Not sure how we can reconcile this with the labour fact - I would've expected horses to stay about as important to the economy due to comparative advantage same as people!
I don’t think this is central to your argument (rising wages, even with falling labor share should suffice), but some pedantry on the empirics of constant labor shares:
1. A flat aggregate labor share is consistent with a falling labor share for the vast majority of the distribution
a. From the abstract of the paper you linked: “we estimate that the US bottom 99 percent labor share has fallen 15 points since 1980. “
b. And from the conclusion: “We find that the labor shares for the bottom 90%, 99% and 99.9% have decidedly fallen since the early 1980s, so much so that the labor share is lower today than at any other period since 1930”
c. So while you’re right that we can’t say that automation leads to lower leverage for ALL labor, we can’t rule out that it leads to lower leverage for 99% of labor-income earners.
i. I don’t actually think we should make inferences from the time-series of falling 99% labor share to a causal claim that it was caused by automation. Just arguing that your prior of no effect should be weaker.
2. Even after adjusting for in kind benefits/social insurance, I think most of the literature does find declines in the AGGREGATE labor share (even if they’re quite small)
This JEP piece shows that the US labor share declines under a bunch of assumptions, though the magnitude can vary quite substantially. The BEA data they use includes in-kind transfers and employer pension contributions. https://pubs.aeaweb.org/doi/pdfplus/10.1257/jep.38.2.107
I don't think the comparison to an influx of new people works for AI. Millions of new people being added to the population doesn't put people out of the job because, although those people compete for labor, they also buy goods and services produced by labor themselves, so they increase the demand for labor just as much as the supply. But an AGI would not need to buy any goods and services beyond what it needs to keep running, which is presumably much less than what a human needs if we're at the point where they can replace human labor. So the AGI will not produce additional demand for labor, or at least not enough of it for everyone to keep their jobs.
Presumably the AI wants something more than just self-preservation. Ex: spreading throughout the galaxy and farther
What you have laid out makes sense, up until the last part:
> Exactly because of their superior ability at all tasks, high skilled workers give up more when they choose to do something that they could trade for. This applies just as strongly to human level AGIs
You can't copy high skilled workers. They need a large amount of resources and decades of time to be 'created'. If we have self-improving AI geniuses, you can make as many copies as you want. The only constrained is compute. Currently, a massive wave of CapEx is underway to alleviate this constraint.
How do humans stay competitive in such a world?
Zero seems like a bit of a straw man. Comparative advantage means that humans wages are unlikely to drop to zero. The problem is that actual wages might fall to a level which is too low to feed and shelter a family.
I think this is just wrong, AI will render humans unemployable once you account for the cost of a human existing.

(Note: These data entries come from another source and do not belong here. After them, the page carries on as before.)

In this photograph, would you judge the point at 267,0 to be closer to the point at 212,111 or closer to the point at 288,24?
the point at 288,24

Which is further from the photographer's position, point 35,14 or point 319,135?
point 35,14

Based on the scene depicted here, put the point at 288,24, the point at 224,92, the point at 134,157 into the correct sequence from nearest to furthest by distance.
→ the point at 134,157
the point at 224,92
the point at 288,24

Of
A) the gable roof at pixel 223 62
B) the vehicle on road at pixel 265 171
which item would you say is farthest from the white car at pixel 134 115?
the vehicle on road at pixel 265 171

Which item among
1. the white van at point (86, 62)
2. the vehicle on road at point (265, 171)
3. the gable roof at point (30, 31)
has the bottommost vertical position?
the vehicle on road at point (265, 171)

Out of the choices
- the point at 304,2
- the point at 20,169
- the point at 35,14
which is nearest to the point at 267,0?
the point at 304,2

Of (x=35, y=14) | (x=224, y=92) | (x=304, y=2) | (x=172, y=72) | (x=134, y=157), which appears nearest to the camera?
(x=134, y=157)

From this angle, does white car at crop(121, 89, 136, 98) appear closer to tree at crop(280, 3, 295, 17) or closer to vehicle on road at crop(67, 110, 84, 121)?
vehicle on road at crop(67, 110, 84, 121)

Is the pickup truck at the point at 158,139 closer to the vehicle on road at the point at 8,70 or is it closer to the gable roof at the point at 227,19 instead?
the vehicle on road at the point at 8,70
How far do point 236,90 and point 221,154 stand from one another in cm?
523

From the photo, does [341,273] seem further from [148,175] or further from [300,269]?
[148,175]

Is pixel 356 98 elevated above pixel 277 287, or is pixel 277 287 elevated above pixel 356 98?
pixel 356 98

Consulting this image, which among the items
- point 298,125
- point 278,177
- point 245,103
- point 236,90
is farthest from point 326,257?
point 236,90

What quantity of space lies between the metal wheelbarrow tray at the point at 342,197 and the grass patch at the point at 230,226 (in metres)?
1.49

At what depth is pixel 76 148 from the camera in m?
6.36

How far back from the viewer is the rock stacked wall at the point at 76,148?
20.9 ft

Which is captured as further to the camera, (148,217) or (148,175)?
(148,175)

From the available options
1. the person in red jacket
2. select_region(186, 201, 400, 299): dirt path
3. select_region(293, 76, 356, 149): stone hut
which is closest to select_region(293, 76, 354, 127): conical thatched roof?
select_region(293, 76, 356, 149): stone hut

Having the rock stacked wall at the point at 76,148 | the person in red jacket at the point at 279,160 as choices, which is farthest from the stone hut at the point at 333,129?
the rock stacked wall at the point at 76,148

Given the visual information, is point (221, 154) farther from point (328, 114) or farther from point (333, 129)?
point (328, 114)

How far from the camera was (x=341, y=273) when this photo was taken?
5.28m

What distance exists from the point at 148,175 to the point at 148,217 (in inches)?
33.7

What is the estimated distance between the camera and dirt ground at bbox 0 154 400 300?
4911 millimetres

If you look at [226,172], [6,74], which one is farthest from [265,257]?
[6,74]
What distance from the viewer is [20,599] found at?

It's the same reason that NYC hedge funds don't employ chimpanzees to help with their trading - in theory a chimpanzee could do something that slightly helped, and the different ways it could help trade off against human labour at different rates. But having a chimp is not free - it needs to be housed, fed, cared for etc. So taking that into account, chimpanzees cannot profitably work at hedge funds.
What's the difference between "cheap labor from overseas" and "cheap labor from robots."
Not much. And the former hollowed out the US manufacturing base, and small town America with it. It's tough to argue against that reality.